Objective: To explore the different perspectives from which a story can be told and how they affect the reader’s experience.

  • Key Topics:
  • First Person (‘I’): Intimacy and limitation.
  • Third Person Limited (‘He/She/They’): Flexibility and focus.
  • A Note on Third Person Omniscient & Second Person: What they are and why they are tricky for beginners.
  • Consistency is Key: How to avoid ‘head-hopping’.
  • In-Class Exercise: ‘POV Switch’—rewrite a short paragraph from a different point of view (e.g., from First to Third Limited or vice versa).
  • Takeaway Assignment: Write the same pivotal story moment from two different characters’ points of view.
  1. The Art of Conversation: Writing Dialogue

Objective: To teach students how to write dialogue that sounds natural, reveals character, and advances the plot.

  • Key Topics:
  • How People Really Talk: Subtext, interruptions, and fragments.
    • Dialogue Mechanics: Punctuation and paragraphing rules.
    • The Functions of Dialogue: To reveal character, provide information, and create conflict/tension.
    • Dialogue Tags: Using ‘said’ vs. ‘fancy’ tags and using action beats instead.
  • In-Class Exercise: ‘Eavesdropping & Crafting’—listen to a real conversation (or provided transcript) and rewrite it as effective fictional dialogue.
  • Takeaway Assignment: Write a scene between two characters where the subtext (what they’re really talking about) is clear to the reader, but not directly stated.
  1. The Writer’s Lab: Playing with Genre and Form

Objective: To briefly expose students to different creative writing genres and forms to help them find what they enjoy.

  • Key Topics:
    • Flash Fiction: The power of extreme brevity.
    • Poetry for Prose Writers: Using imagery, metaphor, and rhythm.
    • Creative Nonfiction/Memoir: Finding the story in your own life.
    • Genre Fiction (e.g., Speculative, Mystery): The fun of playing with conventions.
  • In-Class Exercise: ‘Six-Word Stories’ or ‘Blackout Poetry’—quick, fun exercises to unlock creativity.
  • Takeaway Assignment: Choose one of the forms discussed and write a short piece (a 100-word flash fiction, a poem, a 300-word memoir vignette).
  1. The Writing Life: Revision and Next Steps!

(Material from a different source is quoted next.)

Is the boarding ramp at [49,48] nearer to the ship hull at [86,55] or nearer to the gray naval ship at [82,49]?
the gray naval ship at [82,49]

Objective: To equip students with practical revision techniques and inspire them to continue their writing journey.

  • Key Topics:
    • The Drafting Mindset: All first drafts are imperfect.
    • The Two-Pass Revision: First for ‘Big Picture’ (plot, character, structure), then for ‘Line Edits’ (prose, grammar, spelling).
    • Reading Your Work Aloud: The best tool for catching clunky prose.
    • Resources & Community: Where to find writing prompts, books on craft, writing groups, and opportunities to submit work.
  • In-Class Exercise: ‘Revision in Action’—the instructor leads a live-revision of an anonymous student paragraph (with permission).
  • Final Takeaway Assignment: Submit a revised version of one of the pieces written during the course, along with a short note explaining the changes made.